I could tell from the responses I got after that post that the poignancy of ending that adventure-filled chapter was very vivid. So I’m delighted to be able to say that I love my new apartment, nestled into a mountain, with trees everywhere I look. In the summer I sat on my flower-filled balcony with my resident hummingbird and wrote The power of allurement, the mystery of beauty. Allurement is another of Brian’s powers of the universe. Beauty is one of its most mysterious and gorgeous aspects.
July took me on the only trip of the year — to the Sierra Nevada, mountains forming the eastern boundary of California — to see wildflowers. Since it was my first time there, I thought John Muir wouldn’t mind my poaching the title of his wonderful book. So I put together My first summer in the Sierra, pairing my photos with quotes from his book, as well as creating a gallery. All the photos accompanying this are, to quote Muir, from those “vast, calm, measureless mountain days…days in whose light everything seems equally divine.”
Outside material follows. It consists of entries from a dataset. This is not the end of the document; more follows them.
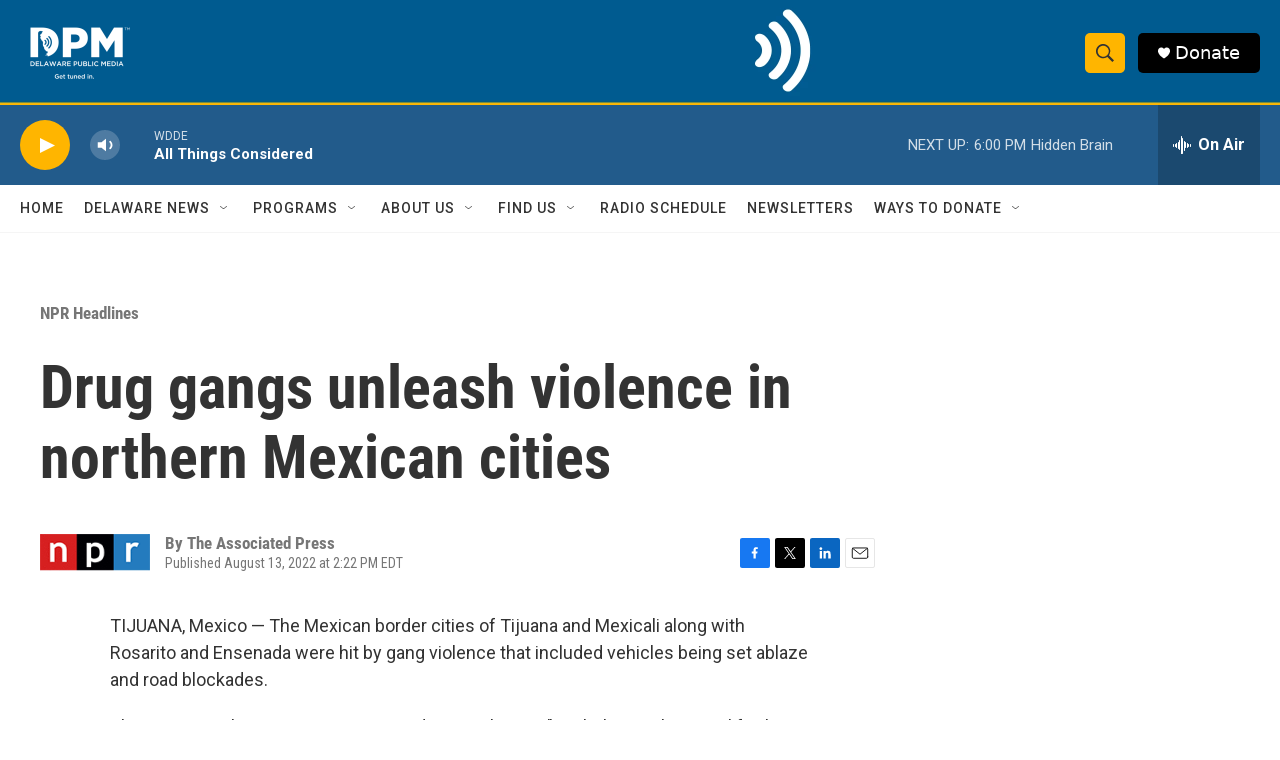

--- FILE ---
content_type: text/html; charset=utf-8
request_url: https://www.google.com/recaptcha/api2/aframe
body_size: 169
content:
<!DOCTYPE HTML><html><head><meta http-equiv="content-type" content="text/html; charset=UTF-8"></head><body><script nonce="hctuV-6sE9Tcud05asH9oA">/** Anti-fraud and anti-abuse applications only. See google.com/recaptcha */ try{var clients={'sodar':'https://pagead2.googlesyndication.com/pagead/sodar?'};window.addEventListener("message",function(a){try{if(a.source===window.parent){var b=JSON.parse(a.data);var c=clients[b['id']];if(c){var d=document.createElement('img');d.src=c+b['params']+'&rc='+(localStorage.getItem("rc::a")?sessionStorage.getItem("rc::b"):"");window.document.body.appendChild(d);sessionStorage.setItem("rc::e",parseInt(sessionStorage.getItem("rc::e")||0)+1);localStorage.setItem("rc::h",'1768774967807');}}}catch(b){}});window.parent.postMessage("_grecaptcha_ready", "*");}catch(b){}</script></body></html>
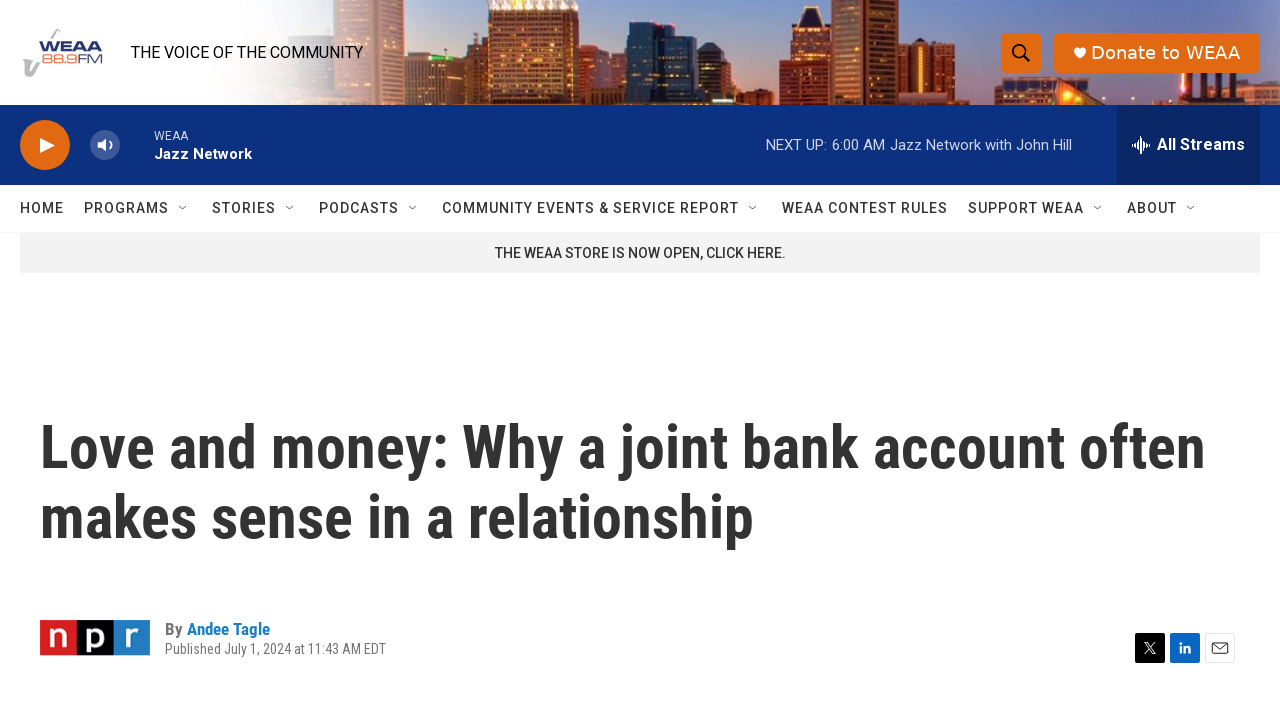

--- FILE ---
content_type: text/html; charset=utf-8
request_url: https://www.google.com/recaptcha/api2/aframe
body_size: 268
content:
<!DOCTYPE HTML><html><head><meta http-equiv="content-type" content="text/html; charset=UTF-8"></head><body><script nonce="F6IEfuRxxEJWDws7z-oGJw">/** Anti-fraud and anti-abuse applications only. See google.com/recaptcha */ try{var clients={'sodar':'https://pagead2.googlesyndication.com/pagead/sodar?'};window.addEventListener("message",function(a){try{if(a.source===window.parent){var b=JSON.parse(a.data);var c=clients[b['id']];if(c){var d=document.createElement('img');d.src=c+b['params']+'&rc='+(localStorage.getItem("rc::a")?sessionStorage.getItem("rc::b"):"");window.document.body.appendChild(d);sessionStorage.setItem("rc::e",parseInt(sessionStorage.getItem("rc::e")||0)+1);localStorage.setItem("rc::h",'1768817967159');}}}catch(b){}});window.parent.postMessage("_grecaptcha_ready", "*");}catch(b){}</script></body></html>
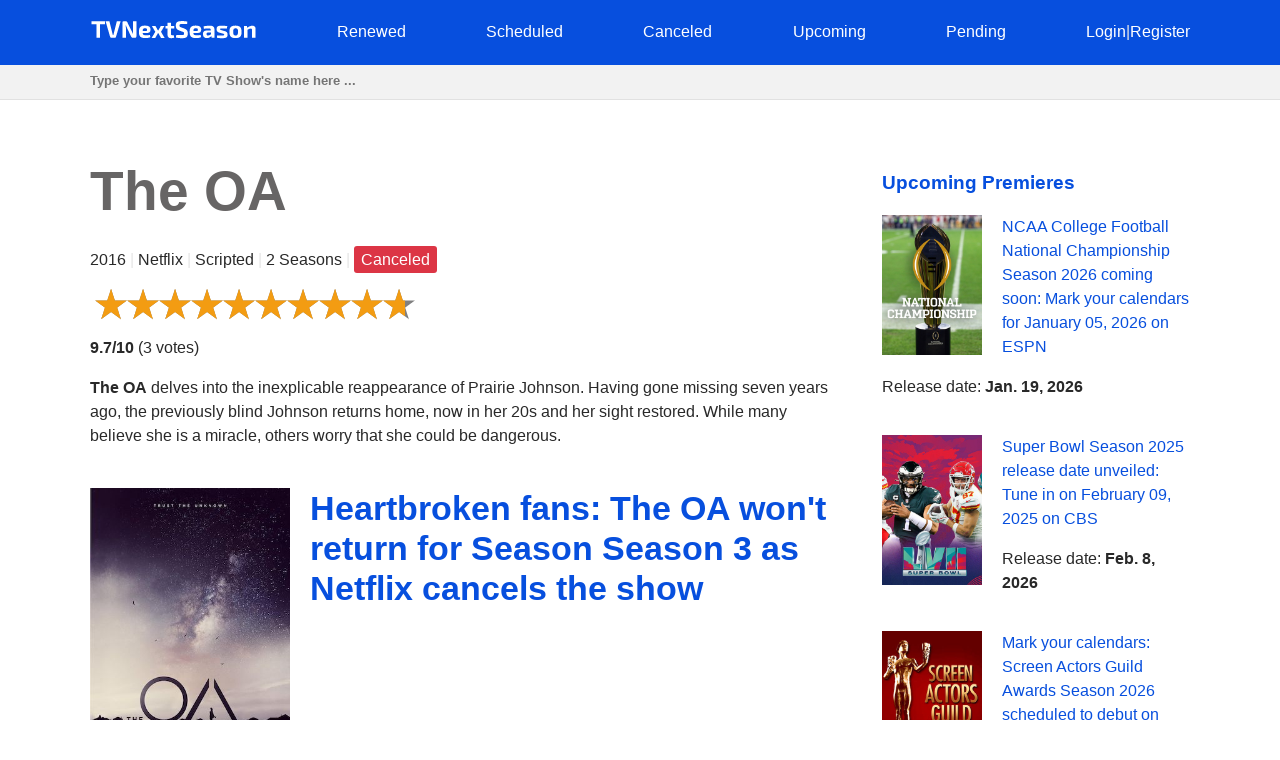

--- FILE ---
content_type: text/html; charset=utf-8
request_url: https://www.google.com/recaptcha/api2/aframe
body_size: 267
content:
<!DOCTYPE HTML><html><head><meta http-equiv="content-type" content="text/html; charset=UTF-8"></head><body><script nonce="bH_EfbTBkN-ny0euHDSXOg">/** Anti-fraud and anti-abuse applications only. See google.com/recaptcha */ try{var clients={'sodar':'https://pagead2.googlesyndication.com/pagead/sodar?'};window.addEventListener("message",function(a){try{if(a.source===window.parent){var b=JSON.parse(a.data);var c=clients[b['id']];if(c){var d=document.createElement('img');d.src=c+b['params']+'&rc='+(localStorage.getItem("rc::a")?sessionStorage.getItem("rc::b"):"");window.document.body.appendChild(d);sessionStorage.setItem("rc::e",parseInt(sessionStorage.getItem("rc::e")||0)+1);localStorage.setItem("rc::h",'1768778513696');}}}catch(b){}});window.parent.postMessage("_grecaptcha_ready", "*");}catch(b){}</script></body></html>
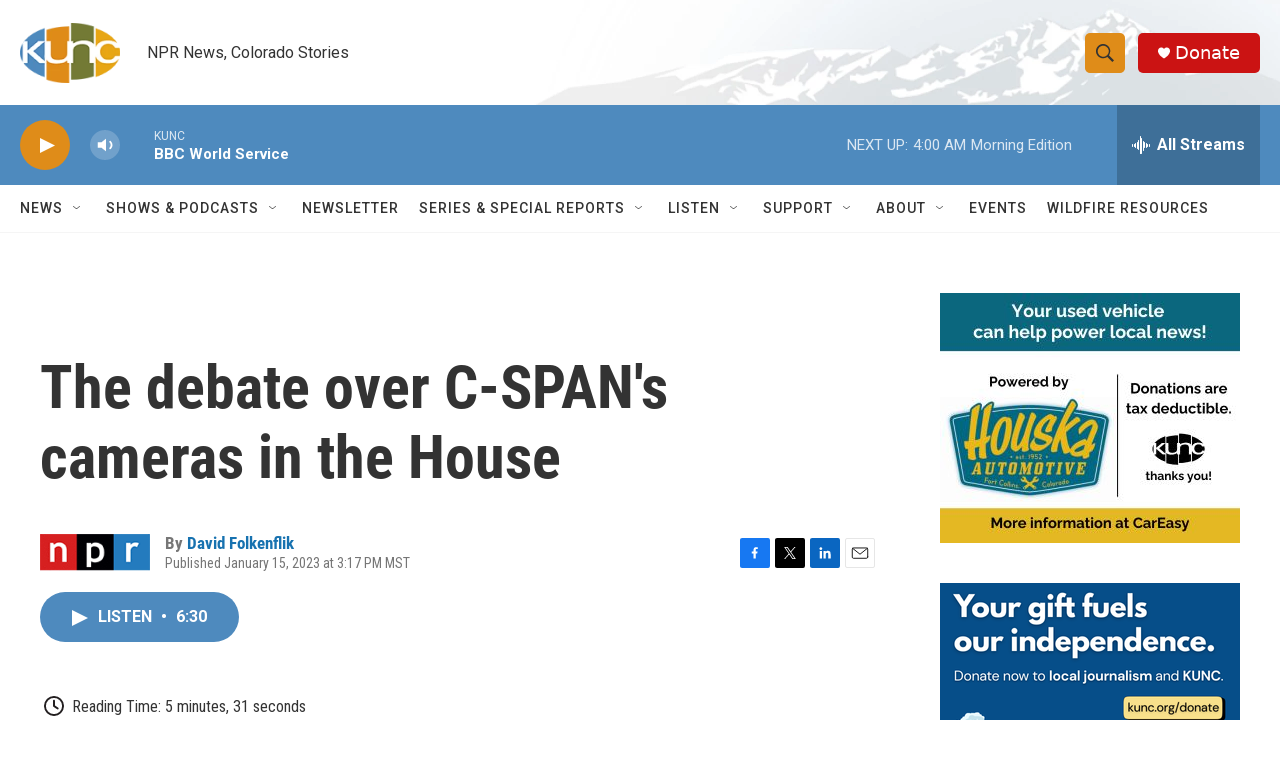

--- FILE ---
content_type: text/html; charset=utf-8
request_url: https://www.google.com/recaptcha/api2/aframe
body_size: 269
content:
<!DOCTYPE HTML><html><head><meta http-equiv="content-type" content="text/html; charset=UTF-8"></head><body><script nonce="vsW_K2JVC0zpq5q3a0wR5w">/** Anti-fraud and anti-abuse applications only. See google.com/recaptcha */ try{var clients={'sodar':'https://pagead2.googlesyndication.com/pagead/sodar?'};window.addEventListener("message",function(a){try{if(a.source===window.parent){var b=JSON.parse(a.data);var c=clients[b['id']];if(c){var d=document.createElement('img');d.src=c+b['params']+'&rc='+(localStorage.getItem("rc::a")?sessionStorage.getItem("rc::b"):"");window.document.body.appendChild(d);sessionStorage.setItem("rc::e",parseInt(sessionStorage.getItem("rc::e")||0)+1);localStorage.setItem("rc::h",'1769683801534');}}}catch(b){}});window.parent.postMessage("_grecaptcha_ready", "*");}catch(b){}</script></body></html>

--- FILE ---
content_type: text/plain; charset=utf-8
request_url: https://gdapi.pushplanet.com/
body_size: 768
content:
{
  "ip_hits": 1,
  "devsrc": "memory",
  "ip_key": "ip_18.117.194.115",
  "ep": "lightboxapi",
  "ts": 1769683800675.0,
  "da": "bg*br*al|Apple%bt*bm*bs*cb*bu*dl$0^j~m|131.0.0.0%v~d~f~primarySoftwareType|Robot%s~r~dg*e~b~dq*z|Blink%cn*ds*ba*ch*cc*n|Chrome%t~bl*ac~aa~g~y|macOS%ce*ah~bq*bd~dd*cq$0^cl*df*bp*ad|Desktop%bh*c~dc*dn*bi*ae~ci*cx*p~bk*de*bc*i~h|10.15.7%cd*w~cu*ck*l~u~partialIdentification*af~bz*db*ab*q~a*cp$0^dh*k|Apple%cr*ag|-",
  "geo": {
    "metro_code": 535,
    "ip": "18.117.194.115",
    "region_code": "OH",
    "continent_name": "North America",
    "time_zone": "America/New_York",
    "country_code": "US",
    "zipcode": "43215",
    "city": "Columbus",
    "latitude": 39.9625,
    "country_name": "United States",
    "region_name": "Ohio",
    "longitude": -83.0061,
    "continent_code": "NA"
  },
  "ip_blocked": false,
  "rand": 135809
}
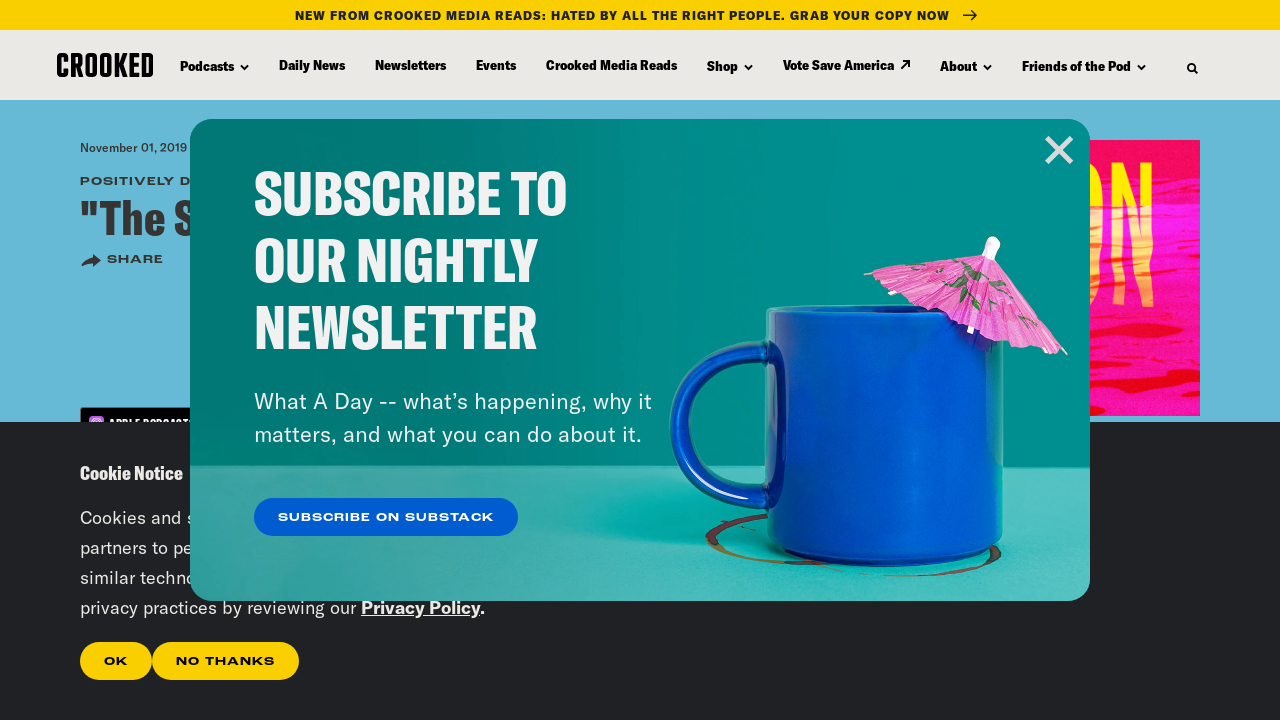

--- FILE ---
content_type: text/css
request_url: https://tags.srv.stackadapt.com/sa.css
body_size: -11
content:
:root {
    --sa-uid: '0-ece9b1fa-94b0-50d4-6a1d-94460de7c373';
}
In September I began a program with the Environmental Forum of Marin. It’s their master class, and our group is number 46. The Forum and class were started all those years ago by people who were instrumental in saving Marin County from overdevelopment. Eighty percent of the county is preserved land of one kind or another, much of it active agricultural land. The entire county coastline was saved. So, the EFM was born of powerhouses. Their goal is to create more powerhouse advocates.
On ten days spread out over four months, we learned about the geography, ecology, and history of the county. We spent a day hearing from local government officials, and a day on other organizations in the county. Two full days were devoted to the craft of creating advocacy speeches, followed by presenting our two-minute versions. It was great: full of fascinating information and people. As always, it’s inspiring to see how much people are doing, what draws them, how much we all have in common.
What’s drawing me more and more these days is advocacy for rights of nature. I first wrote about such rights in 2018. I returned to them earlier this month in When Rivers go to court, where I had the glorious fun of imagining a river actually showing up before a judge. For my final project for the master class, I’m going to design a session to teach the issues around the rights of nature to future classes. For my advocacy speech, I decided my fellow classmates were the Board of Supervisors of Marin County. Here are my two minutes:
The Environmental Forum and all of my classmates are perfect examples of the forces I wrote about in my Halloween post, Wild times, spooky beauty. In a time when the news is a heartbreak a headline, people all over the world are rising to meet the moment. They are choosing to love, to create, to change, to commit. We are allowing the earth that formed us to rise in us, to heal our planet and the interconnected web that she supports. In the face of the daily onslaught of challenges, I often repeat Joanna Macy’s wonderful words: I’m so grateful to be alive when the earth needs me.
I wish you all a joyful, blessed, committed new year.